Paper Number
SC19 James Swan Memorial Symposium
Session
Suspensions and Colloids
Title
Learning physically-informed differential viscoelastic constitutive equations from data
Presentation Date and Time
October 10, 2022 (Monday) 6:05
Track / Room
Track 1 / Sheraton 4
Authors
- Lennon, Kyle R. (Massachusetts Institute of Technology, Chemical Engineering)
- McKinley, Gareth H. (Massachusetts Institute of Technology, Mechanical Engineering)
- Swan, James W. (Massachusetts Institute of Technology, Chemical Engineering)
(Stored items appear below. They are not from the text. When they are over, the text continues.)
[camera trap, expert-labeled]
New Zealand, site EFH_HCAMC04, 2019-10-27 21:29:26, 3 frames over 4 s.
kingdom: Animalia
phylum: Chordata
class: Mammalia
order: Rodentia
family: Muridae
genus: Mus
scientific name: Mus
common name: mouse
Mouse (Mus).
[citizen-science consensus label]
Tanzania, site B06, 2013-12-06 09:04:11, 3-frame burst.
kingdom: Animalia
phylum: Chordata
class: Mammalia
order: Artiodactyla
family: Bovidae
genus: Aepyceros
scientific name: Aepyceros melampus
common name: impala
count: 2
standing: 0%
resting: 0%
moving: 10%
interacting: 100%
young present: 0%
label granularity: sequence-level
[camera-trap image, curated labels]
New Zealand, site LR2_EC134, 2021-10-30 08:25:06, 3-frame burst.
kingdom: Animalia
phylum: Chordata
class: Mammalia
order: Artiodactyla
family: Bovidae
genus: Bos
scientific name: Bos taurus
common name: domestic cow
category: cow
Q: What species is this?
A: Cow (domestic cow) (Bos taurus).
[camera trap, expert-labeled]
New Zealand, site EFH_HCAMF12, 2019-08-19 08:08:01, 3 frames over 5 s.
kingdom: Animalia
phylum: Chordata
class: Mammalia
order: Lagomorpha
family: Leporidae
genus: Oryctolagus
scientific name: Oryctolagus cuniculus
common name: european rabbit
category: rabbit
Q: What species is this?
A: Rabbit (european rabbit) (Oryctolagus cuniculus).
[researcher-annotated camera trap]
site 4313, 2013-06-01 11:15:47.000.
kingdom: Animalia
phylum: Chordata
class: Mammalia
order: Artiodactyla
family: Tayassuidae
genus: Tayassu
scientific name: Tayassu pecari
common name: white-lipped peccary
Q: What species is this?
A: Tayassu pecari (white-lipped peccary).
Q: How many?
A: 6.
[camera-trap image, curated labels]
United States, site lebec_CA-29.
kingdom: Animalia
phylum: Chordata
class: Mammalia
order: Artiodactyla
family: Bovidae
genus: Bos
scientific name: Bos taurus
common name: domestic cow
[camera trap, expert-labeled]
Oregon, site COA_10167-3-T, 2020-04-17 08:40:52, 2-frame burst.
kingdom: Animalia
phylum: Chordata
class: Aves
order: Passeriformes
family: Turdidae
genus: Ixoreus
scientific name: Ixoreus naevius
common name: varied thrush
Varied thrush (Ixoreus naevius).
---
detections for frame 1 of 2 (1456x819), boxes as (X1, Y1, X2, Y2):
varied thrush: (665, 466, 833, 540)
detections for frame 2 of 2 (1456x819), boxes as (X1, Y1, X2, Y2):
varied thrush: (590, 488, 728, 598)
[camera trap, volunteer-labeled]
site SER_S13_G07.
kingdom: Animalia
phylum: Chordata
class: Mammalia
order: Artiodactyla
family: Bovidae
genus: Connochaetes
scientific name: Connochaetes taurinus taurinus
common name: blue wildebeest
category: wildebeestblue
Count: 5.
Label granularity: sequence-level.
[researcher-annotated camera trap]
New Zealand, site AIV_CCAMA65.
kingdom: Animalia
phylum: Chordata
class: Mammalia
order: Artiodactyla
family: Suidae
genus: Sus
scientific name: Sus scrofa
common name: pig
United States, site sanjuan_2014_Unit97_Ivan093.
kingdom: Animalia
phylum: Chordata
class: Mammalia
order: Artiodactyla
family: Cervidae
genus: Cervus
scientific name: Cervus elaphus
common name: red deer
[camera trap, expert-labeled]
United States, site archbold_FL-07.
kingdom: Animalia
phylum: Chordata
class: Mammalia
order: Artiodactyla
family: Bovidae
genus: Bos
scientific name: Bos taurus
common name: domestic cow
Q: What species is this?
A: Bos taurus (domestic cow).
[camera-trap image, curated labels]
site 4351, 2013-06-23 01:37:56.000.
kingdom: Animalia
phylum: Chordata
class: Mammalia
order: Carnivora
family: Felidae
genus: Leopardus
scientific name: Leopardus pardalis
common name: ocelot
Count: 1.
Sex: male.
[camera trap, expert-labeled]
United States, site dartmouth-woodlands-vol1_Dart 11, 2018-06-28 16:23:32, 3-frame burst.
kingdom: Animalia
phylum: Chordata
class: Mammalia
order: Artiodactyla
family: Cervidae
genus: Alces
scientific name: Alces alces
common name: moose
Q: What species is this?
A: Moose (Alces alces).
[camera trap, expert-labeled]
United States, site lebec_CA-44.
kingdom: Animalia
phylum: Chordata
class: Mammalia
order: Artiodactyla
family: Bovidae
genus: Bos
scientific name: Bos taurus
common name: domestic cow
Author and Affiliation Lines
Kyle R. Lennon1, Gareth H. McKinley2 and James W. Swan1
1Chemical Engineering, Massachusetts Institute of Technology, Cambridge, MA 02139; 2Mechanical Engineering, Massachusetts Institute of Technology, Cambridge, MA 02142
Speaker / Presenter
Lennon, Kyle R.
Keywords
theoretical methods; computational methods; AI based; ML based
Text of Abstract
Although a substantial body of work has been dedicated to deriving viscoelastic constitutive equations for particular classes of materials directly from physical considerations, these models often cannot sufficiently describe the diverse response space of viscoelastic materials in common experimentally and industrially relevant conditions. Recently, the advent of widely available machine learning (ML) tools has given rise to a new approach: learning constitutive models directly from data. While current ML approaches have shown some success in very particular circumstances, they are not easily portable to different flow conditions, tend to accommodate training data taken only by specific experimental protocols, and do not enforce key physical constraints such as invariance to rotating frames of reference. Here, we present a framework for learning physically-informed differential viscoelastic constitutive equations that combines the salient features of ML and physically-informed approaches. These models, which we call “rheological universal differential equations” (RUDEs), comprise the upper-convected Maxwell (UCM) model as a foundation with an added tensor-valued neural network, which takes the rate-of-deformation and deviatoric stress tensors as inputs. The UCM model provides a viscoelastic scaffolding for the model, allowing the neural network to rapidly learn material-specific features while preserving constraints such as frame invariance. Moreover, because RUDEs are differential and tensorial in form, they may be trained on -- and ultimately used to predict -- any observable related to the stress or strain measured in an arbitrary flow protocol. We demonstrate these capabilities using RUDEs trained on both synthetic data from well-known constitutive models, and experimental data describing prototypical viscoelastic materials. With the increased availability of a wide breadth of experimental data for viscoelastic materials, RUDEs open new avenues for efficient and accurate data-driven rheological modeling.